─── Given records ───
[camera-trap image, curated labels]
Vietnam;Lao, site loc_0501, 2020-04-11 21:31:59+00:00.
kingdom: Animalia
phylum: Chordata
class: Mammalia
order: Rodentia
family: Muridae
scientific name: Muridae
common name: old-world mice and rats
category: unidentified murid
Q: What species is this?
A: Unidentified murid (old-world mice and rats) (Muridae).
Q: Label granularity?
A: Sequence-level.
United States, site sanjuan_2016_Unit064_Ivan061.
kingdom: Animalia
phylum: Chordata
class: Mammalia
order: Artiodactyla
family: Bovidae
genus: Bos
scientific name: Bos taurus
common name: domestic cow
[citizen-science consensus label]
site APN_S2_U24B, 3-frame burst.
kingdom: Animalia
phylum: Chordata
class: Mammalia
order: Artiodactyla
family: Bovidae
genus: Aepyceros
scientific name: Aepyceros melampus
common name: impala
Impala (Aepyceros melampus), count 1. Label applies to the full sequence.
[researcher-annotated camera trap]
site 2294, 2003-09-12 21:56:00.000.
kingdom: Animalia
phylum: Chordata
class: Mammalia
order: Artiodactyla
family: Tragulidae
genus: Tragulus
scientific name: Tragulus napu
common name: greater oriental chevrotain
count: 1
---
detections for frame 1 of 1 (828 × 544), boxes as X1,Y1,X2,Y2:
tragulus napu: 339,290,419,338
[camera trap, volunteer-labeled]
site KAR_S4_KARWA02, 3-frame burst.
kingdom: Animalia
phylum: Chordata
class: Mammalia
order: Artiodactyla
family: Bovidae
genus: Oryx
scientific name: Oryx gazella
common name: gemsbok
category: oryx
───
■ **Task directions**
Nothing in the listing should be left out; repeat it exactly.

■ **Written solution**
[camera-trap image, curated labels]
Vietnam;Lao, site loc_0501, 2020-04-11 21:31:59+00:00.
kingdom: Animalia
phylum: Chordata
class: Mammalia
order: Rodentia
family: Muridae
scientific name: Muridae
common name: old-world mice and rats
category: unidentified murid
Q: What species is this?
A: Unidentified murid (old-world mice and rats) (Muridae).
Q: Label granularity?
A: Sequence-level.
United States, site sanjuan_2016_Unit064_Ivan061.
kingdom: Animalia
phylum: Chordata
class: Mammalia
order: Artiodactyla
family: Bovidae
genus: Bos
scientific name: Bos taurus
common name: domestic cow
[citizen-science consensus label]
site APN_S2_U24B, 3-frame burst.
kingdom: Animalia
phylum: Chordata
class: Mammalia
order: Artiodactyla
family: Bovidae
genus: Aepyceros
scientific name: Aepyceros melampus
common name: impala
Impala (Aepyceros melampus), count 1. Label applies to the full sequence.
[researcher-annotated camera trap]
site 2294, 2003-09-12 21:56:00.000.
kingdom: Animalia
phylum: Chordata
class: Mammalia
order: Artiodactyla
family: Tragulidae
genus: Tragulus
scientific name: Tragulus napu
common name: greater oriental chevrotain
count: 1
---
detections for frame 1 of 1 (828 × 544), boxes as X1,Y1,X2,Y2:
tragulus napu: 339,290,419,338
[camera trap, volunteer-labeled]
site KAR_S4_KARWA02, 3-frame burst.
kingdom: Animalia
phylum: Chordata
class: Mammalia
order: Artiodactyla
family: Bovidae
genus: Oryx
scientific name: Oryx gazella
common name: gemsbok
category: oryx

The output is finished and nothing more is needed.